DOCUMENT →
_ _ _ _ _

Carl Everest Killion was born September 2nd 1899 in a log cabin several miles from the community of Diamond, Indiana. He became interested in bees and covered bridges at an early age recalling his first taste of honey at age six and weathering a severe thunderstorm under the protection of a newly built covered bridge. He was reared through the great depression and due to the times was unable to obtain a high school education. His father sustained their family employed in the coal mines, where Carl himself would later work.

_ _ _ _ _

DATA LINES →
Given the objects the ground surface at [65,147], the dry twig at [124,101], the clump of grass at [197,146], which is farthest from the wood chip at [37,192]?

_ _ _ _ _

TO BE DONE →
a) Reproduce the Carl Everest Killion biography word for word, everything from "Carl Everest Killion" down to "would later work.".
b) According to the Carl Everest Killion biography, what two things did he become interested in at an early age?
c) Continue the Carl Everest Killion biography, starting after its final sentence.

ANSWERS →
a)
Carl Everest Killion was born September 2nd 1899 in a log cabin several miles from the community of Diamond, Indiana. He became interested in bees and covered bridges at an early age recalling his first taste of honey at age six and weathering a severe thunderstorm under the protection of a newly built covered bridge. He was reared through the great depression and due to the times was unable to obtain a high school education. His father sustained their family employed in the coal mines, where Carl himself would later work.

b) Bees and covered bridges.

c)
Carl's 1966 book "The Covered Bridge" relayed some of the key events of his child hood and how he came to have a fondness for covered bridges and bees. Carl's father not enamored with bees and was not agreeable to spend hard earned dollars for beekeeping adventures. Carl's work allowed him access to wooden apple crates which he scavenged and formed into bee frames and boxes, but finding wild bee swarms proved much harder. His first set of bees came from a bee tree that he and his friends were able to acquire and by season's end Carl had established fifteen hives. His family later moved to Paris, Illinois, where he continued his interest in bees and beekeeping. He became a founding member of the state's beekeeping society and later the state's apiary inspector and bee expert. He met and married Elizabeth Hayes and began a family, but unable to make an adequate living at that time with just beekeeping he stayed with mining until 1935 when a mine accident caused him to re-think mine labor.
His interest in bees began with observation of local beekeepers and their efforts in capturing wild bees and continued throughout the years discussing, collaborating, teaching and legislating with beekeeping colleagues. A 1951 summary of his own beekeeping experiences are found in this book, "Honey in the Comb", originally self-published by Killion and Son's
Apiaries. He was a close friend of Charles Dadant.
Carl passed away June 1st 1979.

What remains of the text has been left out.